**Your goal**
Give a two-sentence summary of the "Dancin' in the Dark" post.

**Supplied passage**

# # # #

Dancin’ in the Dark
-Springsteen
I get up in the evening
and I ain’t got nothing to say
I come home in the morning
I go to bed feeling the same way
I ain’t nothing but tired
Man I’m just tired and bored with myself
Hey there baby, I could use just a little help
You can’t start a fire
You can’t start a fire without a spark
This gun’s for hire
even if we’re just dancing in the dark
Message keeps getting clearer
radio’s on and I’m moving ’round the place
I check my look in the mirror
I wanna change my clothes, my hair, my face
Man I ain’t getting nowhere
I’m just living in a dump like this
There’s something happening somewhere
baby I just know that there is
You can’t start a fire
you can’t start a fire without a spark
This gun’s for hire
even if we’re just dancing in the dark
You sit around getting older
there’s a joke here somewhere and it’s on me
I’ll shake this world off my shoulders
come on baby this laugh’s on me
Stay on the streets of this town
and they’ll be carving you up alright
They say you gotta stay hungry
hey baby I’m just about starving tonight
I’m dying for some action
I’m sick of sitting ’round here trying to write this book
I need a love reaction
come on now baby gimme just one look
This line (Man I’m just tired and bored with myself) keeps going through my head. It has for weeks and weeks. I have about 12 million things to do at home and do I do them? No. Do I want to do them? No. Are they continuously hanging over my head? Yes. Does that seem to make any difference? No.

# # # #

Stored items:
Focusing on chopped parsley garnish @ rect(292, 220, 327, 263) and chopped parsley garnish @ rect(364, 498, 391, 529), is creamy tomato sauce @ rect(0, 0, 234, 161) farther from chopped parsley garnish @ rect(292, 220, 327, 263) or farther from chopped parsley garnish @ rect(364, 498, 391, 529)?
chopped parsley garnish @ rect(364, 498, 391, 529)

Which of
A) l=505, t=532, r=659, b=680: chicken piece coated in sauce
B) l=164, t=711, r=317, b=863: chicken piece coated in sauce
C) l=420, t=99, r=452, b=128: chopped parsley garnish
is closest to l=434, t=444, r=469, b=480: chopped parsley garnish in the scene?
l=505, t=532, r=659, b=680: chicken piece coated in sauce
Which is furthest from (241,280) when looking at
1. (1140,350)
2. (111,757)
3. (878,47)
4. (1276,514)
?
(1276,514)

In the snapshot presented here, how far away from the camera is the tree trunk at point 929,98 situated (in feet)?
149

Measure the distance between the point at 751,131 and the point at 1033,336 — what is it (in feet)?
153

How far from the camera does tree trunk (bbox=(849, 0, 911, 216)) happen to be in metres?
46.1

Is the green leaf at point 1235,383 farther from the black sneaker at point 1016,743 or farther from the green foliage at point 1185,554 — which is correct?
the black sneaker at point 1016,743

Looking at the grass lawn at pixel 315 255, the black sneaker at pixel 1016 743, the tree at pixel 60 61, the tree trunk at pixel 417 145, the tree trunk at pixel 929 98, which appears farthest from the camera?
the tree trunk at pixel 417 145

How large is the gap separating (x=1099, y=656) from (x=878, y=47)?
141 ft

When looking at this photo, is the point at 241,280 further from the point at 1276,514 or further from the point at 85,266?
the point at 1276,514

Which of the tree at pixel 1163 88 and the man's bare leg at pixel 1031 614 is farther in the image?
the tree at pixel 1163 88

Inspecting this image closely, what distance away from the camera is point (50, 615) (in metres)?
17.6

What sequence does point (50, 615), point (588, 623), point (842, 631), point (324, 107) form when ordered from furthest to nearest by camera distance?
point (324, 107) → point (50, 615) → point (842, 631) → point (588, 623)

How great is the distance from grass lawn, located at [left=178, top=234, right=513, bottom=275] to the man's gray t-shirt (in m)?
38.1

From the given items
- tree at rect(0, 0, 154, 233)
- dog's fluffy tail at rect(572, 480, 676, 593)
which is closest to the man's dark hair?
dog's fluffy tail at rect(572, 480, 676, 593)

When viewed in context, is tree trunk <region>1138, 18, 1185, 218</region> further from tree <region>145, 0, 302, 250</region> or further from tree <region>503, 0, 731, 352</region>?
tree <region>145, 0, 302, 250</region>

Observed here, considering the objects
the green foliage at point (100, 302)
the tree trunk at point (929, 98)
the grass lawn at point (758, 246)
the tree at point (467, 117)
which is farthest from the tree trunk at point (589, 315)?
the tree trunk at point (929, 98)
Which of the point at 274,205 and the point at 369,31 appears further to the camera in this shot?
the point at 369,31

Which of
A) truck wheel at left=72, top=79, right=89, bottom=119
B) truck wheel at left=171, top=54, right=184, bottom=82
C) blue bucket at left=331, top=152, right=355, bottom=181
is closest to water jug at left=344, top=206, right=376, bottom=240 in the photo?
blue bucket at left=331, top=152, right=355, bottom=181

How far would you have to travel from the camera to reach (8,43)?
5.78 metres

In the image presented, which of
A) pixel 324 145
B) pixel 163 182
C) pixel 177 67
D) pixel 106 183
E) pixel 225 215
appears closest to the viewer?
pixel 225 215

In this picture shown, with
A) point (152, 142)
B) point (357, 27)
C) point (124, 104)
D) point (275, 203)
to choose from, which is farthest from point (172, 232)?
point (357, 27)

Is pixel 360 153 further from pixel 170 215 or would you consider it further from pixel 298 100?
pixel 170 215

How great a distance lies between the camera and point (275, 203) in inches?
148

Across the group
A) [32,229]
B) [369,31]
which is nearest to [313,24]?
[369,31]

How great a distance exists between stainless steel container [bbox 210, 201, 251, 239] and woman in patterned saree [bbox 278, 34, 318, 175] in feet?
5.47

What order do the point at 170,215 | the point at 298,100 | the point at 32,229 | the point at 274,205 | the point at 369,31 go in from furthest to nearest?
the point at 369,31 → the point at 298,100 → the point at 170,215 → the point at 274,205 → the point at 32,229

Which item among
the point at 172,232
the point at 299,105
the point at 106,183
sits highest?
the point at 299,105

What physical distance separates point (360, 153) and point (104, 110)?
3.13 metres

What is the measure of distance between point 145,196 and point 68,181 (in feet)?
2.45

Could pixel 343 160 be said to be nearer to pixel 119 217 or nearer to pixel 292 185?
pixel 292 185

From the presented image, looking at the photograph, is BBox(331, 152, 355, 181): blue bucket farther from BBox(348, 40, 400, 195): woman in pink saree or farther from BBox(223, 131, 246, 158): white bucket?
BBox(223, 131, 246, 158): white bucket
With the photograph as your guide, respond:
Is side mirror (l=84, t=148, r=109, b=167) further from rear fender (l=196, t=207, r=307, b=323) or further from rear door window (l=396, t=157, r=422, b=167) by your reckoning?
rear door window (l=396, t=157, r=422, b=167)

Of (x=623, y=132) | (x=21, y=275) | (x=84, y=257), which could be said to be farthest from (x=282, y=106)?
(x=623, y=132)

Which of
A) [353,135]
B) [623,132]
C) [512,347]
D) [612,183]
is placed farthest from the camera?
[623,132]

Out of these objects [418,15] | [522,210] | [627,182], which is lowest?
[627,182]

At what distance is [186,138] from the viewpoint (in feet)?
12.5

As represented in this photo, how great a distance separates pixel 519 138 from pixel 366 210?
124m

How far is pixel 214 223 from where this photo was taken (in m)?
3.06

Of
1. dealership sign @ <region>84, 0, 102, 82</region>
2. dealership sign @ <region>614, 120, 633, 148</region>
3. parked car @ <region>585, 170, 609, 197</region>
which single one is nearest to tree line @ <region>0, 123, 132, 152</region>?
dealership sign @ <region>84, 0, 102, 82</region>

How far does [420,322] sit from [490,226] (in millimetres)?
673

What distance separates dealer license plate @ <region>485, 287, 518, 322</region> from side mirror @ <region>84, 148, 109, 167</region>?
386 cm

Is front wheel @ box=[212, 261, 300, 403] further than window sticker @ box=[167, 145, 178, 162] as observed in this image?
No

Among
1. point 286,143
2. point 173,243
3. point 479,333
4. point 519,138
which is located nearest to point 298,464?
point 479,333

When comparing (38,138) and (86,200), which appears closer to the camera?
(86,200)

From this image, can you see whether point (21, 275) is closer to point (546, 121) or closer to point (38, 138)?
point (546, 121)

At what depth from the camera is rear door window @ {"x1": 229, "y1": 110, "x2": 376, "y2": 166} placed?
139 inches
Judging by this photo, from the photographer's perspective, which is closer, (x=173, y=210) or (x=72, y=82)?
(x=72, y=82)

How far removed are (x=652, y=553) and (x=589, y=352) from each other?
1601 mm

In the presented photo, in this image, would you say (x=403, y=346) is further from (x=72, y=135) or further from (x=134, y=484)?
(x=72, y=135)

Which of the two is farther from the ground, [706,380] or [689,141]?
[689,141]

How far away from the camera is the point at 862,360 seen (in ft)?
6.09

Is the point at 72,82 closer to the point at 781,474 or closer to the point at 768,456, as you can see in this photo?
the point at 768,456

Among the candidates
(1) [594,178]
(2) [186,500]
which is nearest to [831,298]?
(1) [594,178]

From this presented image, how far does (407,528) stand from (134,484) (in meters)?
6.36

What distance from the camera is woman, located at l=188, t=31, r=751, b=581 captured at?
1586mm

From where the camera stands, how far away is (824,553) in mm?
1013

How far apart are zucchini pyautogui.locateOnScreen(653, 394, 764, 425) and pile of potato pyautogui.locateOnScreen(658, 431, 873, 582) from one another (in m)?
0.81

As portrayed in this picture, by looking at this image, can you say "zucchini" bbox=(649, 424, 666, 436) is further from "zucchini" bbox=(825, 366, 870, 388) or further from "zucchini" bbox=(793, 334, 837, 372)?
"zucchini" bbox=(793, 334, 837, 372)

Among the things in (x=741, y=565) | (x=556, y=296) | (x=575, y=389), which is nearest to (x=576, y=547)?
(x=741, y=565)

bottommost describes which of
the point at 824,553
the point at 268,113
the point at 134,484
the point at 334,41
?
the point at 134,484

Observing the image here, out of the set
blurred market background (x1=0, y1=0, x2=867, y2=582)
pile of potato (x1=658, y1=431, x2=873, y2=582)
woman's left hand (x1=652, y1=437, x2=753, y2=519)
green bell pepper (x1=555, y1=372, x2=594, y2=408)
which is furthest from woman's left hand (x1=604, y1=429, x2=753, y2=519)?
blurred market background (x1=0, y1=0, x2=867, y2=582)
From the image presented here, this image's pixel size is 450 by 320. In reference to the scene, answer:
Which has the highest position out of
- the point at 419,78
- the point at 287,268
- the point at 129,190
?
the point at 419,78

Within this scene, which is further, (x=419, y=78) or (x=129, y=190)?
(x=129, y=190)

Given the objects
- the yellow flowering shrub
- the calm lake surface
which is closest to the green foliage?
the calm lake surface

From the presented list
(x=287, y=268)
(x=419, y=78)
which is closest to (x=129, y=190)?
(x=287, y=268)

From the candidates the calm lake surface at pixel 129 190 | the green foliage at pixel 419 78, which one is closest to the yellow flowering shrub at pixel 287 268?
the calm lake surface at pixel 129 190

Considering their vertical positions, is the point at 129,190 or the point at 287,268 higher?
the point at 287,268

# # # #

**Finished task**
The post quotes the lyrics of "Dancin' in the Dark," whose speaker feels tired, bored, and stuck in a dump, wants to change clothes, hair, and face, and longs for a spark, some action, and a love reaction. The writer then says the line about being tired and bored has run through their head for weeks, while about 12 million things to do at home hang over their head and still go undone.